Security Risk If Not Configured
Lack of advanced security checks enforcement to strictly validate Field Level query permissions for all users using Omnistudio allows unauthorized field access through dynamic low-code queries.
Threat Scenarios
External portal users or compromised accounts query sensitive PII fields (SSN, medical ID, financial data) through Omnistudio FlexCards that ignore FLS; internal users access salary, performance, or confidential data via Integration Procedure outputs lacking field restrictions.
Estimated CVSS Score Range
Critical (9.0–10.0).
Risk Impact Considerations
Breaking change requiring comprehensive testing of existing DataRaptors/Integration Procedures; performance overhead from dynamic query rewriting; permission set updates likely needed post-enablement.
Higher Risk When
Complex FLS model with granular field restrictions, external/Experience Cloud users accessing PII objects, Omnistudio powering customer-facing applications, Shield encryption on restricted fields.
Low Risk When
Uniform field access across profiles, internal users only, read-only Omnistudio dashboards without dynamic queries, simple object model without sensitive fields.

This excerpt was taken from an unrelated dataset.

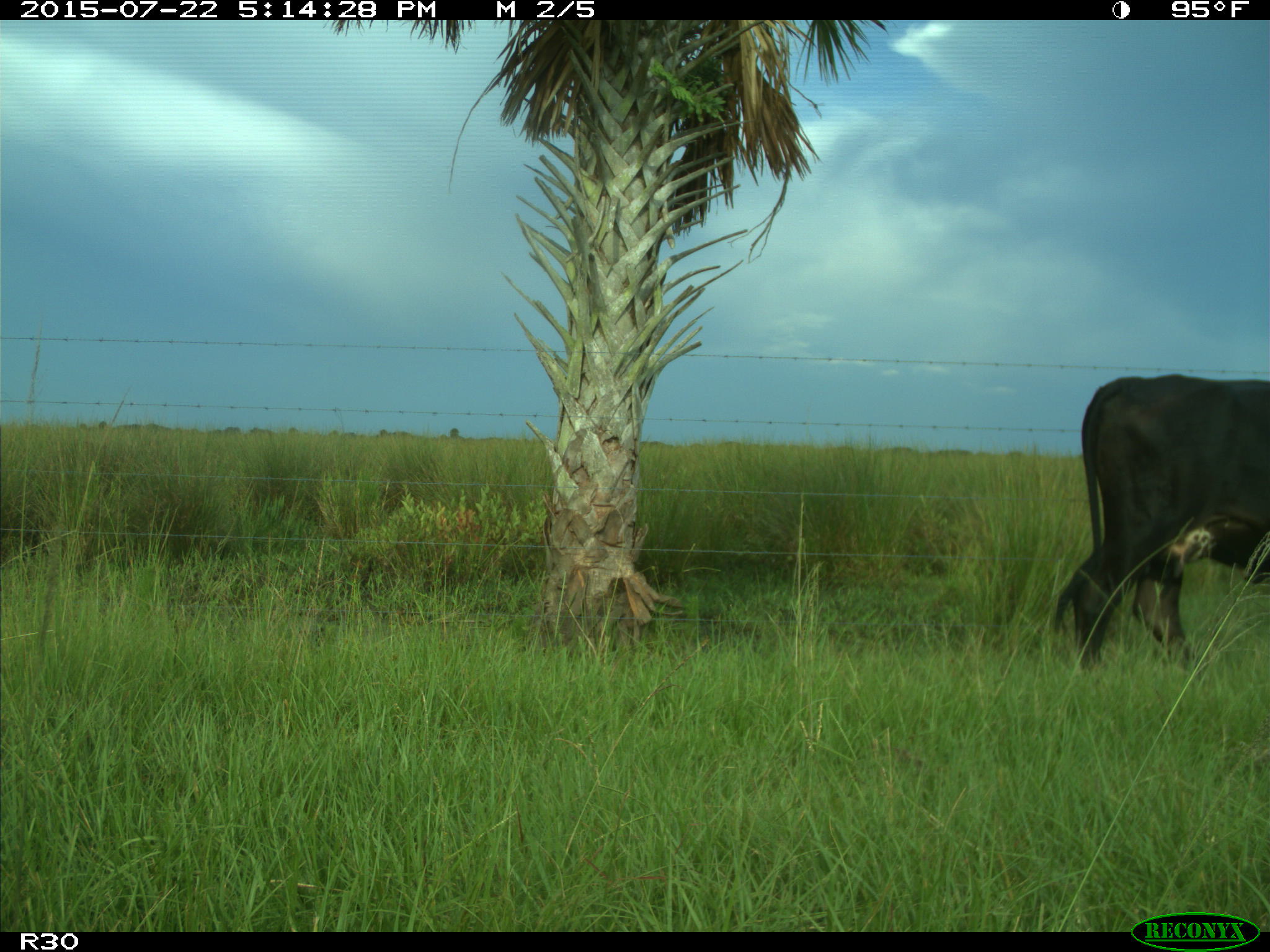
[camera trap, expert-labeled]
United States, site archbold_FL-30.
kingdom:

Business and Integration Considerations
Must Have for production Omnistudio deployments; enable in sandbox first and validate all Integration Procedures; audit FLS settings on PII objects before production rollout.
Security Health Review Guidance
Must have.
Who Is Impacted
Omnistudio developers building Integration Procedures, security admins managing FLS, external portal users accessing restricted data, compliance teams validating field security enforcement.